■ What you have to do: Present the data below as a Markdown table with the columns Row and Line, numbering each non-blank line and omitting blank lines. Leave the pictures out of the answer.

····················

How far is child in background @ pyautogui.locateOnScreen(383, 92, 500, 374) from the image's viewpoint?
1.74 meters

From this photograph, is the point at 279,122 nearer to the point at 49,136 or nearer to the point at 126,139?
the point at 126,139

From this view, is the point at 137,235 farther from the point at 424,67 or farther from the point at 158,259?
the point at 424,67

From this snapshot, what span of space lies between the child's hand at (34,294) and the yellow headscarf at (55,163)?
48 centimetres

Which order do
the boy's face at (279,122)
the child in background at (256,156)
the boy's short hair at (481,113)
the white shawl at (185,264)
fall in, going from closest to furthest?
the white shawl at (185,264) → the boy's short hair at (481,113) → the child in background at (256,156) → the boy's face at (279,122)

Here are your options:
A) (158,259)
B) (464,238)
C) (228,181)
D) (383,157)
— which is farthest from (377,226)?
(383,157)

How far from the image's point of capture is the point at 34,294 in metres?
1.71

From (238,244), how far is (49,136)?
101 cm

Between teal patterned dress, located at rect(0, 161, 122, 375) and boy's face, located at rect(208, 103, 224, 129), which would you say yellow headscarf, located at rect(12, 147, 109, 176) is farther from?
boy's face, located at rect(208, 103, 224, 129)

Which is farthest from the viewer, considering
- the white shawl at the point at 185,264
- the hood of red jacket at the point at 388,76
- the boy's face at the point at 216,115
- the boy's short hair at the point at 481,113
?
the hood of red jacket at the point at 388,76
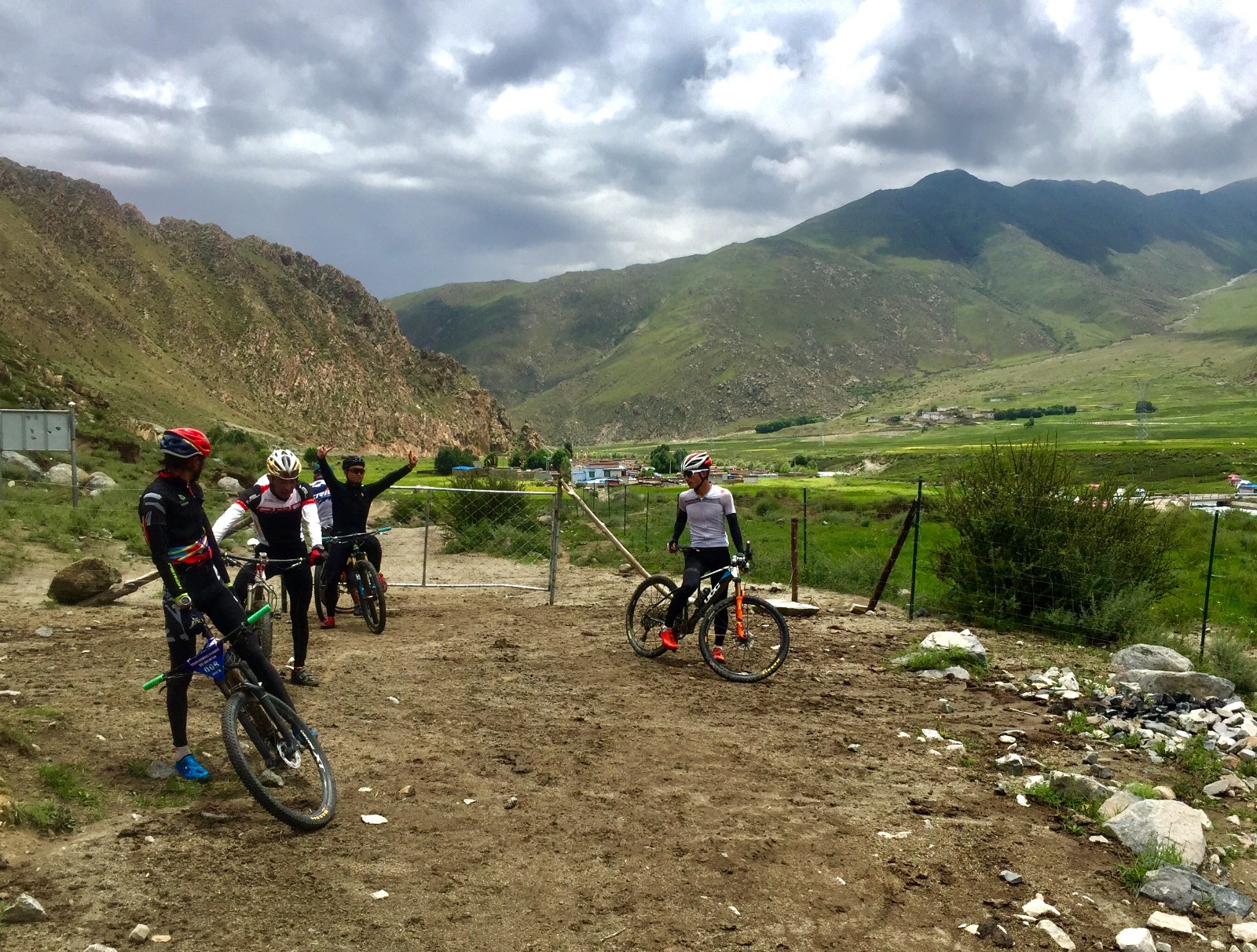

····················

■ Solution to this problem:
| Row | Line |
|---|---|
| 1 | How far is child in background @ pyautogui.locateOnScreen(383, 92, 500, 374) from the image's viewpoint? |
| 2 | 1.74 meters |
| 3 | From this photograph, is the point at 279,122 nearer to the point at 49,136 or nearer to the point at 126,139? |
| 4 | the point at 126,139 |
| 5 | From this view, is the point at 137,235 farther from the point at 424,67 or farther from the point at 158,259? |
| 6 | the point at 424,67 |
| 7 | From this snapshot, what span of space lies between the child's hand at (34,294) and the yellow headscarf at (55,163)? |
| 8 | 48 centimetres |
| 9 | Which order do |
| 10 | the boy's face at (279,122) |
| 11 | the child in background at (256,156) |
| 12 | the boy's short hair at (481,113) |
| 13 | the white shawl at (185,264) |
| 14 | fall in, going from closest to furthest? |
| 15 | the white shawl at (185,264) → the boy's short hair at (481,113) → the child in background at (256,156) → the boy's face at (279,122) |
| 16 | Here are your options: |
| 17 | A) (158,259) |
| 18 | B) (464,238) |
| 19 | C) (228,181) |
| 20 | D) (383,157) |
| 21 | — which is farthest from (377,226)? |
| 22 | (383,157) |
| 23 | How far from the image's point of capture is the point at 34,294 in metres? |
| 24 | 1.71 |
| 25 | From (238,244), how far is (49,136)? |
| 26 | 101 cm |
| 27 | Between teal patterned dress, located at rect(0, 161, 122, 375) and boy's face, located at rect(208, 103, 224, 129), which would you say yellow headscarf, located at rect(12, 147, 109, 176) is farther from? |
| 28 | boy's face, located at rect(208, 103, 224, 129) |
| 29 | Which is farthest from the viewer, considering |
| 30 | - the white shawl at the point at 185,264 |
| 31 | - the hood of red jacket at the point at 388,76 |
| 32 | - the boy's face at the point at 216,115 |
| 33 | - the boy's short hair at the point at 481,113 |
| 34 | ? |
| 35 | the hood of red jacket at the point at 388,76 |